Udany początek sezonu

Juventus w przerwie między sezonami zrobił wszystko co było możliwe żeby do rozgrywek ligowych przystąpić w roli faworyta. Należy przyznać, że pion sportowy turyńskiego klubu spisał się świetnie. Podczas okienka transferowego do drużyny dołącz takie gwiazdy jak Paul Pogba, Angel Di Mariia czy też Filip Kostić. Szerokiej i silnej kadry może pozazdrościć „Starej Damie” większość europejskich drużyn. Nie jest zatem wielkim zaskoczeniem, że do pierwszego meczy w sezonie turyńczycy przystępowali w roli faworyta. Z roli tej wywiązali się świetnie. W pierwszej kolejce Serie A Juventus pokonał na własnym stadionie Sassuolo 3:0.

Mocny początek

Juventus bardzo dobrze rozpoczął spotkanie. Od samego początku zawodnicy prowadzi przez Massimiliano Allegriego ruszyli do śmiałych ataków. Wydawało się, że już w pierwszej akcji spotkania będą mieli możliwość zdobyć bramkę. W polu karnym sfaulowany został Sandro, jednakże arbiter spotkania nie odgwizdał przewinienia.

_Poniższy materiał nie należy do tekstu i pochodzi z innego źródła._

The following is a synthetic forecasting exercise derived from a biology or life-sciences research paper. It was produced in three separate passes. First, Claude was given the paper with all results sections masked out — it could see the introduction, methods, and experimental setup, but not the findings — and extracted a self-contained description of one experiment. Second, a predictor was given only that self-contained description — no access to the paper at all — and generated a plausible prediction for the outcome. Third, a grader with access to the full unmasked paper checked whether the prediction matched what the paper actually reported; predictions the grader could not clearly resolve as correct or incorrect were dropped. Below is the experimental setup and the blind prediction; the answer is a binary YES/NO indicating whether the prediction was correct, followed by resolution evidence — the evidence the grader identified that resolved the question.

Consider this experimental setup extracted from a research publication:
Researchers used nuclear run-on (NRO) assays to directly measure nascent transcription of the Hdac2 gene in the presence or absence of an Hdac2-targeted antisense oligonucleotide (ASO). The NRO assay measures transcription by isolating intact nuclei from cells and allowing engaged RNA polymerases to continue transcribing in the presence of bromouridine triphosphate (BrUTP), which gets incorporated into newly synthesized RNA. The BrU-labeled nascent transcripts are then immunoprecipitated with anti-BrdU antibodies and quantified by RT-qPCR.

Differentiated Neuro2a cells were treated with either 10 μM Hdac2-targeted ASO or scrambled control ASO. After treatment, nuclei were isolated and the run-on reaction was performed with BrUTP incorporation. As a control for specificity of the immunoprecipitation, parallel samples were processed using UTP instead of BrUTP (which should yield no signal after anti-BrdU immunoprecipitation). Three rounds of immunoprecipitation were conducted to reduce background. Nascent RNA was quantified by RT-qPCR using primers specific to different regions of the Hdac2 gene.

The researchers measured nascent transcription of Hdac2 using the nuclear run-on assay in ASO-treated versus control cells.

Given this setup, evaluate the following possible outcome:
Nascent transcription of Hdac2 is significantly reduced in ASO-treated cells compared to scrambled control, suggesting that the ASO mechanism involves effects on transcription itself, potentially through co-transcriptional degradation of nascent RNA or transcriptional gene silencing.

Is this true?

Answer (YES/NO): YES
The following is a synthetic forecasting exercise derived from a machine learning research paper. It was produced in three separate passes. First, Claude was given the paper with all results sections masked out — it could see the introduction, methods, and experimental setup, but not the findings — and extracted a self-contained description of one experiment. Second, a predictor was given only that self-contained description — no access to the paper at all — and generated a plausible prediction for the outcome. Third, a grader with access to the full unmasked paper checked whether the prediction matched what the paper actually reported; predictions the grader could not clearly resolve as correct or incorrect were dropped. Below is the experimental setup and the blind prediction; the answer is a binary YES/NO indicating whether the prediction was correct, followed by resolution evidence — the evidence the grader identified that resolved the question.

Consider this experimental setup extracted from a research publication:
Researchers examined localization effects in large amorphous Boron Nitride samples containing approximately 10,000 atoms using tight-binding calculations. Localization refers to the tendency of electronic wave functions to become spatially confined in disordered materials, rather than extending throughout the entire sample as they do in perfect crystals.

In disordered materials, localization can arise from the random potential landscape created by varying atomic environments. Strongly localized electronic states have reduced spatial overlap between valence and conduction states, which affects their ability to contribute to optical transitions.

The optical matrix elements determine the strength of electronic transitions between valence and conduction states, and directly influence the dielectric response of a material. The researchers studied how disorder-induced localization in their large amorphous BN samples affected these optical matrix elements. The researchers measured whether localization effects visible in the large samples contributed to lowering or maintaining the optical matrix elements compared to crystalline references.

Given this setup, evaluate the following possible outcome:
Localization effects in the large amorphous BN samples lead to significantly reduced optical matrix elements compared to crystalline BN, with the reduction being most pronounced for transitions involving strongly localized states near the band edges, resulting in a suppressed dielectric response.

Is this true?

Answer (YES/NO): NO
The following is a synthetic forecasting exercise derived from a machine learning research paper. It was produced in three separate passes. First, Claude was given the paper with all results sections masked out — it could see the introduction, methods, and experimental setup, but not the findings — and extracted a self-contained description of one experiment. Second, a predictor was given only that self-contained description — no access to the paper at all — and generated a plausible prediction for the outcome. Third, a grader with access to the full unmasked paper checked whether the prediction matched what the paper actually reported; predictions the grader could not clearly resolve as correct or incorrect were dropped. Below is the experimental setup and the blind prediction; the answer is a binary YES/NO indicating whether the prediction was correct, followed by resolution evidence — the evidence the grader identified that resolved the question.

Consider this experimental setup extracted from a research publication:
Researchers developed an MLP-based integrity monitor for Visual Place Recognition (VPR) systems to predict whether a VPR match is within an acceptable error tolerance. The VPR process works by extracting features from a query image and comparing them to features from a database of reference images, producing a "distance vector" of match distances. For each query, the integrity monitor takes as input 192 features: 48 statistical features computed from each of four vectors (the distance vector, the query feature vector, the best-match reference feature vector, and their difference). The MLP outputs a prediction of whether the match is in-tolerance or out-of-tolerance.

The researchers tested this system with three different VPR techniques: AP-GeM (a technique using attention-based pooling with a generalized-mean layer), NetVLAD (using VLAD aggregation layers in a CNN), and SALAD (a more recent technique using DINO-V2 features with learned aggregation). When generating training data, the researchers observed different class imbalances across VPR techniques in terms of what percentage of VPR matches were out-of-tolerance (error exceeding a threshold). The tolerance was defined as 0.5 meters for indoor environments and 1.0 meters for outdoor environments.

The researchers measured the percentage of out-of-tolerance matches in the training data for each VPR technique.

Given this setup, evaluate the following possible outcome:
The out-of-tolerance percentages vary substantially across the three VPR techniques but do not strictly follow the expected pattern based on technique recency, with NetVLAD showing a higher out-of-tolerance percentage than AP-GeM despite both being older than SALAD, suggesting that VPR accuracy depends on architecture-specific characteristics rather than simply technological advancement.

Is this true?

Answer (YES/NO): NO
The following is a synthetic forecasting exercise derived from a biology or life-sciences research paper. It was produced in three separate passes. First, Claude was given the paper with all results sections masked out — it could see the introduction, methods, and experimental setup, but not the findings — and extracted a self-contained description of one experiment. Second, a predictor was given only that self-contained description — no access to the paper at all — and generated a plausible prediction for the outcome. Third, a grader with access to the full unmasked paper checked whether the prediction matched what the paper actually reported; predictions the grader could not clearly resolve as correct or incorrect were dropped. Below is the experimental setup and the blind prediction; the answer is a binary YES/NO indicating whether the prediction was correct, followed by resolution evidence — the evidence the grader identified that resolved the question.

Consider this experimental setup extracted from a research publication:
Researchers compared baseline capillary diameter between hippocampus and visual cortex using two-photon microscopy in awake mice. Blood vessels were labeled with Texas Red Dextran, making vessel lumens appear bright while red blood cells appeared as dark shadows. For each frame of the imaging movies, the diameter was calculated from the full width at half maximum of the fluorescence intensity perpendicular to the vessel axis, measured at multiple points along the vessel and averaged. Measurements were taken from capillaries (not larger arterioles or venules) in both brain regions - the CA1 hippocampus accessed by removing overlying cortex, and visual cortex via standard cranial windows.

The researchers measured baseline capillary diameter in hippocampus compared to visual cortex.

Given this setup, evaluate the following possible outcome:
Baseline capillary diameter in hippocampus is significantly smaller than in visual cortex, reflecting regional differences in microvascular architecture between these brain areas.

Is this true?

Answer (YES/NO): NO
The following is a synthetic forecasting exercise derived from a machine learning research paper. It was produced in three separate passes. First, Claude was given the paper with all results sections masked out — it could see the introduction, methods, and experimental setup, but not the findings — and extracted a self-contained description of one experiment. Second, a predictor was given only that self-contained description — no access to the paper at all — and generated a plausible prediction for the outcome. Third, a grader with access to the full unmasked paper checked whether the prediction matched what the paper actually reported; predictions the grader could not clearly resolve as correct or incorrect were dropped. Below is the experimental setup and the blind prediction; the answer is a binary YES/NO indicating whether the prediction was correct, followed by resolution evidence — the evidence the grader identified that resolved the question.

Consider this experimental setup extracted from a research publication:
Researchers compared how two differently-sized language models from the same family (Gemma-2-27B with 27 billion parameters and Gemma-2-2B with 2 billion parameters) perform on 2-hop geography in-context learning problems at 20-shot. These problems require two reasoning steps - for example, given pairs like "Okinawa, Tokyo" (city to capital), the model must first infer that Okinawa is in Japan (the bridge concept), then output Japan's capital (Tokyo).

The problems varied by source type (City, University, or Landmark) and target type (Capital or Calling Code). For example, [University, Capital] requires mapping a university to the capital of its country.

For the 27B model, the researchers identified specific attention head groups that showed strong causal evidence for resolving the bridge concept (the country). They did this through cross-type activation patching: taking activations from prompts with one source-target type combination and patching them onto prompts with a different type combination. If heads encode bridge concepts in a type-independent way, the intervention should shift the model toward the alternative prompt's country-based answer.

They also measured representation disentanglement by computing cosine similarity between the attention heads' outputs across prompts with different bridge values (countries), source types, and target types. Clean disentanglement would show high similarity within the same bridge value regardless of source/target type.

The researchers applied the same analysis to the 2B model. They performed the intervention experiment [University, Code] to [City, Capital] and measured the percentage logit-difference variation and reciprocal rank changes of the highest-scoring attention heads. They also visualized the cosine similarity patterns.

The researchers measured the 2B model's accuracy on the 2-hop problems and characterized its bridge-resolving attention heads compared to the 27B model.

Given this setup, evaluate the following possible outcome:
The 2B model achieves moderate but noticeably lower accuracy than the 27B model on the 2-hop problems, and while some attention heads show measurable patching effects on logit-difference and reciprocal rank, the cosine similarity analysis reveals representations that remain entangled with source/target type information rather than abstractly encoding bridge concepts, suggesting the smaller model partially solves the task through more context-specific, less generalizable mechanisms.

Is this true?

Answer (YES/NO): NO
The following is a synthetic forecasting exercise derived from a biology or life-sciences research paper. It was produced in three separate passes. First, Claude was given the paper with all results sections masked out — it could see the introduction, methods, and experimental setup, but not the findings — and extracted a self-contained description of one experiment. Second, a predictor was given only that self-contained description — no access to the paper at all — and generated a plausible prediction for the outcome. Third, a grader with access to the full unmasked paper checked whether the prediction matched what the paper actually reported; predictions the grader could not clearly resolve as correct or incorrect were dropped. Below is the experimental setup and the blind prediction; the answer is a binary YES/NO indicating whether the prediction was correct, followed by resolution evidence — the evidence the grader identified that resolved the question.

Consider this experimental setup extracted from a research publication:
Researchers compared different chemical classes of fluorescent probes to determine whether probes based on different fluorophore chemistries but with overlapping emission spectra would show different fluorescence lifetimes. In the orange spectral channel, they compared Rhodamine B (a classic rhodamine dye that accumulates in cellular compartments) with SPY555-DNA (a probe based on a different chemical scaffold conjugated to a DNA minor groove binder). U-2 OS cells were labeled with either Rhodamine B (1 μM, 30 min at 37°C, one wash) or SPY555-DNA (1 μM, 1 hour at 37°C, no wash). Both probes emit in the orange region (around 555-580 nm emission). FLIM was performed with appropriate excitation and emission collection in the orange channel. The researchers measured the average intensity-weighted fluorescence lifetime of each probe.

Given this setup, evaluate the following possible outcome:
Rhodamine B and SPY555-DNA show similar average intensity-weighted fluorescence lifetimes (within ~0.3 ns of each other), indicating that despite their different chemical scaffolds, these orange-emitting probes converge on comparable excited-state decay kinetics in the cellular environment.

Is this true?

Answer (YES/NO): NO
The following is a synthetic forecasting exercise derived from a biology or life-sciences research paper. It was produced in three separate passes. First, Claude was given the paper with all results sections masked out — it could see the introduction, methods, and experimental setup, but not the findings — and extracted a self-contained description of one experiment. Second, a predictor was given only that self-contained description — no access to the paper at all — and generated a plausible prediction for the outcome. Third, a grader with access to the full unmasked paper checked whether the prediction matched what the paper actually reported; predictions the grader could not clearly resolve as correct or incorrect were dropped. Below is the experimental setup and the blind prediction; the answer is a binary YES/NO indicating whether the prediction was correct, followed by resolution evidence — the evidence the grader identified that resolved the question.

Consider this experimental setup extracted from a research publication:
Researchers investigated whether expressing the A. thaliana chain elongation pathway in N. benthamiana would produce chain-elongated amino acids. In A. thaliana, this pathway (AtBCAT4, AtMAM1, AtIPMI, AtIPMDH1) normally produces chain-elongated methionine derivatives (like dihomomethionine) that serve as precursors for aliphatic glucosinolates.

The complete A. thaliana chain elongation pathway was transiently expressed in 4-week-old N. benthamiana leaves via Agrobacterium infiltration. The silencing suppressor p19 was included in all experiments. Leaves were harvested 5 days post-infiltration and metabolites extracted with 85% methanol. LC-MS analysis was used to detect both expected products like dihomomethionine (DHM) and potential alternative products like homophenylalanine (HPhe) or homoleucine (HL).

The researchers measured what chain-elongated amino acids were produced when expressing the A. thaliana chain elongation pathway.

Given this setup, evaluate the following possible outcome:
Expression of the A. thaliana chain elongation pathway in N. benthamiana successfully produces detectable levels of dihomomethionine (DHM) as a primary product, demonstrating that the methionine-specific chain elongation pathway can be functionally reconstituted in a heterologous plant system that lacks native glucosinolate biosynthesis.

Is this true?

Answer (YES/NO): YES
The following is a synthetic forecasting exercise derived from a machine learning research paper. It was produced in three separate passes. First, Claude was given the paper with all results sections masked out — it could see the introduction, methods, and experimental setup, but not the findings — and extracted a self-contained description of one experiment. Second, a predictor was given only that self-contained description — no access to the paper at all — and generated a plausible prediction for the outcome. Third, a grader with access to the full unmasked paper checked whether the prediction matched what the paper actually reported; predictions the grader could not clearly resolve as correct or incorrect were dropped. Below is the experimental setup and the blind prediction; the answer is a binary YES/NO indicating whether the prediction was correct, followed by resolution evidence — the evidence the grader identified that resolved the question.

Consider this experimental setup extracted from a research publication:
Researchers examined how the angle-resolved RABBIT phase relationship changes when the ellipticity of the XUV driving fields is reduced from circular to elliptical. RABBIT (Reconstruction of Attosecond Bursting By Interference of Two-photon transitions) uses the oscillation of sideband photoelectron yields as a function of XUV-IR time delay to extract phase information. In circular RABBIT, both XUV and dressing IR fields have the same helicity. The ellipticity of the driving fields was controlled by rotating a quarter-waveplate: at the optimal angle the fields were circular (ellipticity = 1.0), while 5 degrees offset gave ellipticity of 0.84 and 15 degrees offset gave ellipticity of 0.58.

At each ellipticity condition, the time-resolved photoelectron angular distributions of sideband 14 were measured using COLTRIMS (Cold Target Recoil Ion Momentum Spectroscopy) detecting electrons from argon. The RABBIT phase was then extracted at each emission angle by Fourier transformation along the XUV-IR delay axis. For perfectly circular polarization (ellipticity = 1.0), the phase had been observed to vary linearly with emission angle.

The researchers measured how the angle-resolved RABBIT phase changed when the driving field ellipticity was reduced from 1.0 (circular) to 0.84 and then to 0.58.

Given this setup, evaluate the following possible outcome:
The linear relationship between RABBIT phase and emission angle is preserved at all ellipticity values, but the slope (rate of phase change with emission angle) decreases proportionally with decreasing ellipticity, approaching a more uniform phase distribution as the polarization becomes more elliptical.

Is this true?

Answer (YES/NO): NO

Możliwe, że sytuacja ta nieco zdeprymowała graczy Juventusu gdyż zaczęli słabiej rozgrywać i gubić piłkę w środku pola. Na szczęście goście nie byli w stanie wykorzystać chwilowego słabszego okresu gry „Starej Damy”. Po kilkunastu minutach obraz gry uległ zmianie. W 26. minucie spotkania Juve zdobyło pierwszego gola w sezonie 2022/23. Strzelcem bramki był Di Mariia, który wykorzystał świetne dośrodkowanie od Sandro. Tuż przed końcem pierwszej połowy wyniki na 2:0 podwyższył Vlahović. Najpierw Serb wywalczył rzut karny, a następnie sam go pewnie wyegzekwował.

Pełna kontrola

Tuż po regulaminowej przerwie kibice Juventusu cieszyli się z bramki ustanawiającej wynik spotkania na 3:0. Po raz kolejny do siatki trafił Vlahović. Tego dnia Serb rozgrywał bardzo dobre spotkanie. W drugiej części spotkania Juventus dobrze kontrolował wydarzenia na boisku. Największym powodem do niepokoju dla fanów zespołu z Turynu była wymuszona zmiana Di Marii. Argentyńczyk doznał urazu i trzymając się za pachwinę musiał zejść z boiska. Na jego miejsce wszedł Mirettie. W końcówce meczu jeszcze jedną okazję miał Vlahović, ale nie udało mu się skompletować hat-tricka. W swoim pierwszym meczu w sezonie Juventus zasłużenie wygrał 3:0.